> **Suas tarefas**
A. Segundo o trecho sobre a Bíblia, depois de quê a Bíblia alcançou um status mais ou menos harmônico?
B. Traduza para o inglês esta frase do trecho sobre a Bíblia: "O dogma é a segurança da fé, e interpretar os mitos seria revelar a metáfora do dogma."

───── Trecho da página

É certo que as idéias que existem no senso comum a respeito da Bíblia, seus escritos, sua história, suas versões, sua composição, atrapalham demais o entendimento do cristianismo do ponto de vista laico e histórico. Tendo em vista que esse livro é o assentamento de toda a religião cristã, fica claro que ninguém pretende que se questione o que “está escrito”, já que colocar em questão a veracidade e a legitimidade da Bíblia é perigoso para a fé. Seria necessário rever toda a religião ocidental caso uma corrente não ortodoxa viesse a ganhar espaço na opinião pública. Geralmente, as histórias tradicionais que dão significado à tradição cristã, estão impregnadas de lendas. Como sabemos, no princípio das coisas, a história se mistura ao mito, o onipresente “mito da origem”.
Em nossa civilização o mito cristão perdeu sua qualidade explicativa alegórica e se revestiu com o manto da verdade absoluta, inquestionável, tornando-se dogma, pois ele serve como respaldo a uma ordem estabelecida que não deseja mudar. O dogma é a segurança da fé, e interpretar os mitos seria revelar a metáfora do dogma. Mas, se nos dispomos a entender de fato a história da religião que fundou o ocidente, temos que encarar esse problema.
Por isso é necessário fazer uma investigação a respeito dos escritos cristãos, saber como, quando, onde, por quem, e por que foram escritos. Entender o processo pelo qual os livros cristãos foram sendo produzidos e reproduzidos equivale a entender as motivações ideológicas e políticas que dirigiram esse processo. Eis a maneira, que julgo a mais segura, que eu encontrei de compreender o que foi o cristianismo primitivo e sua evolução histórica.
O que chama a atenção inicialmente é o fato que a Bíblia não é um trabalho único, monolítico, mas são vários trabalhos associados. Os livros que compõem a Bíblia, diferente do que afirma e pensam os religiosos, não constituem em si uma unidade teológica perfeita. Em geral os religiosos afirmam que a bíblia possui a condição de “inspirada por Deus”, e que a união de seus livros indicaria uma “harmoniosa Vontade Divina”, organizadora das Escrituras, que transpassa as individualidades dos autores e as singularidades históricas, e unem o conjunto em um Corpus coerente, a “Palavra de Deus”. Essa visão pouco crítica do texto bíblico se mostra por si inconsistente, pois a “inspiração divina” não é um argumento historicamente válido. De fato a Bíblia só conseguiu um status mais ou menos harmônico após muitos séculos de revisão textual. Apesar de este trabalho não entrar no mérito da discussão da Bíblia em si (mas de alguns livros que a compõe), é necessário esclarecer que cada livro, ou conjunto de livros, foram escritos por autores diferentes, em diferentes tempos históricos, em diferentes contextos, em diferentes estilos, sob influências culturais e políticas diferentes, e, conseqüentemente, sob diferentes ópticas teológicas. Quando se trata do Novo Testamento essas dificuldades se alargam bastante, e passamos a trabalhar com várias tradições de um mesmo texto.

──────────
───── Informações fornecidas

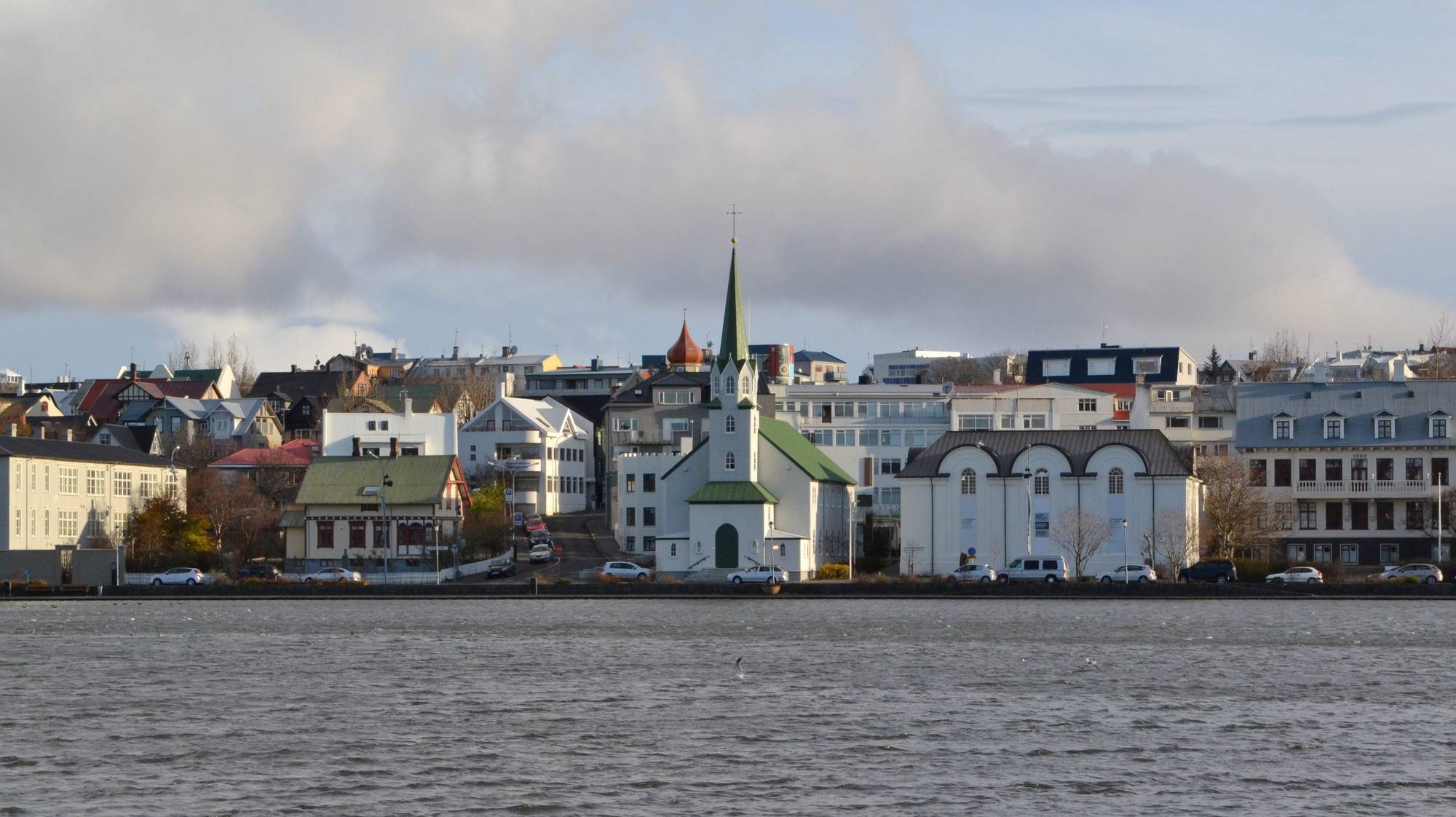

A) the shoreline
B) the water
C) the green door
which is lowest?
the water

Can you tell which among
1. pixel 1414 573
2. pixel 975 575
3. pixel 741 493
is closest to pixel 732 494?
pixel 741 493

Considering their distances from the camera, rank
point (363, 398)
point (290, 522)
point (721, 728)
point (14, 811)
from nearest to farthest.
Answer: point (14, 811)
point (721, 728)
point (290, 522)
point (363, 398)

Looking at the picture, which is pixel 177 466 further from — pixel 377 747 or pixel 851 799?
pixel 851 799

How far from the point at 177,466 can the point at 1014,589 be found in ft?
190

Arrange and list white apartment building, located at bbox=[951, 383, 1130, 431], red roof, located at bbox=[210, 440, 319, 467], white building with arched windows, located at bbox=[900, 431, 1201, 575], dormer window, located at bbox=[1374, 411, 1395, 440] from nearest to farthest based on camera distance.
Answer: white building with arched windows, located at bbox=[900, 431, 1201, 575] → dormer window, located at bbox=[1374, 411, 1395, 440] → white apartment building, located at bbox=[951, 383, 1130, 431] → red roof, located at bbox=[210, 440, 319, 467]

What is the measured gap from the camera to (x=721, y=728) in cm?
4150

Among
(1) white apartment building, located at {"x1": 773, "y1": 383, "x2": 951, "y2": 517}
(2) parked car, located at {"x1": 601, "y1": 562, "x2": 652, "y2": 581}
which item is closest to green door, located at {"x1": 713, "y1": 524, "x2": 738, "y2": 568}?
(2) parked car, located at {"x1": 601, "y1": 562, "x2": 652, "y2": 581}

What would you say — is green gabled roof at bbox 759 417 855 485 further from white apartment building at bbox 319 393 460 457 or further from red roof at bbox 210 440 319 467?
red roof at bbox 210 440 319 467

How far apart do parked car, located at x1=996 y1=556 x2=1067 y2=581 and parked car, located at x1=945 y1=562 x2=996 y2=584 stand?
26.2 inches

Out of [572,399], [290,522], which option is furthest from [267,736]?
[572,399]

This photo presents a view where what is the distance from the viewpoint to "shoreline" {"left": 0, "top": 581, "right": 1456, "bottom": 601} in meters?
86.6

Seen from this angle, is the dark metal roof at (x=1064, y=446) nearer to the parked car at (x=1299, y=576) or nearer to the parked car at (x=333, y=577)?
the parked car at (x=1299, y=576)

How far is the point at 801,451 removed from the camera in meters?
115

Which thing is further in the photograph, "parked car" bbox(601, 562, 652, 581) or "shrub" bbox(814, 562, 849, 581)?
"shrub" bbox(814, 562, 849, 581)
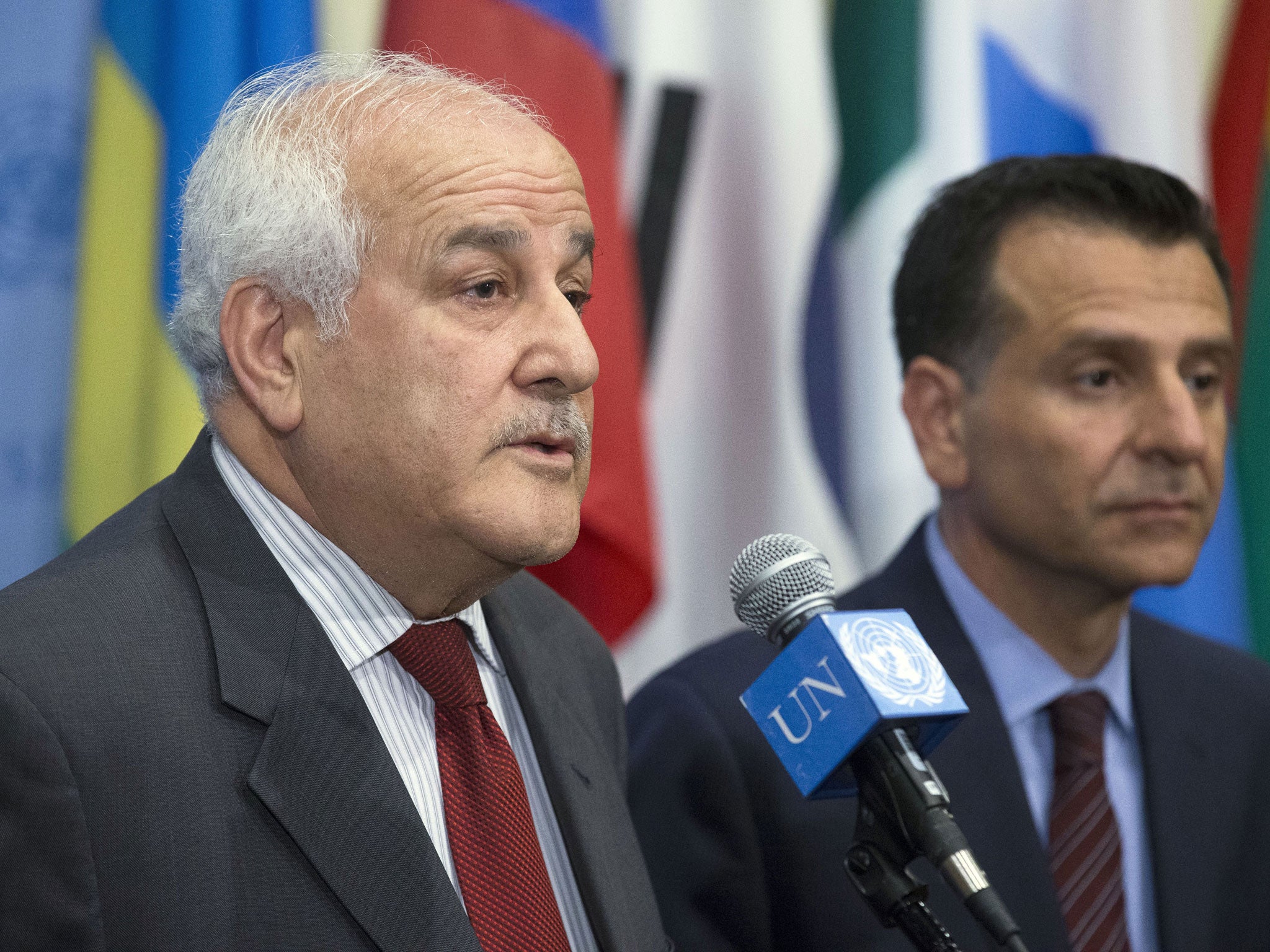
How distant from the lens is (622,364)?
8.77 feet

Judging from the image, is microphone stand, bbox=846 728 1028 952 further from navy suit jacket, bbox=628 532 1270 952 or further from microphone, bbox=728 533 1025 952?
navy suit jacket, bbox=628 532 1270 952

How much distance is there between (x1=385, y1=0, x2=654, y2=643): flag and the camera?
8.63 ft

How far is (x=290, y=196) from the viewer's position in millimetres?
1402

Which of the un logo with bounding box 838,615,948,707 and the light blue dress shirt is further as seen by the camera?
the light blue dress shirt

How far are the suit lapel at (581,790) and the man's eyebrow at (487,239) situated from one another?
1.66ft

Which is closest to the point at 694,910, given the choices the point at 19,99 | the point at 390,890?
the point at 390,890

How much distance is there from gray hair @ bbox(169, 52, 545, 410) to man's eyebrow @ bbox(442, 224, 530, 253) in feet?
0.29

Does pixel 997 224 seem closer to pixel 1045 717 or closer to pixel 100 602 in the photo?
pixel 1045 717

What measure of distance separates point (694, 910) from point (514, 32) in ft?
5.69

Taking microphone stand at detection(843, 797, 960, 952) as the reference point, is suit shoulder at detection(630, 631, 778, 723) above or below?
above

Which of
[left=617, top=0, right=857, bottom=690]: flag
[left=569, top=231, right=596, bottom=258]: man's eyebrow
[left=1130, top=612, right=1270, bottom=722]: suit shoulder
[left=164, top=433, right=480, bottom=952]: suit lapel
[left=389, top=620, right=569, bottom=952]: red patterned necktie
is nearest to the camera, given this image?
[left=164, top=433, right=480, bottom=952]: suit lapel

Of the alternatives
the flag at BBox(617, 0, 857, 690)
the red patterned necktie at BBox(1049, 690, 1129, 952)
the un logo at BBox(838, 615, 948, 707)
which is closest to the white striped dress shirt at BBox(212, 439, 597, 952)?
the un logo at BBox(838, 615, 948, 707)

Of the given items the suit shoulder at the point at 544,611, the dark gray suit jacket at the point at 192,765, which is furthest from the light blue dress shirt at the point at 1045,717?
the dark gray suit jacket at the point at 192,765

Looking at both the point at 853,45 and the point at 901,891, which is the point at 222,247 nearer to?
the point at 901,891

──────────

> **Respostas dos exercícios**
A. Depois de muitos séculos de revisão textual.

B. Dogma is the security of faith, and interpreting the myths would be to reveal the metaphor of dogma.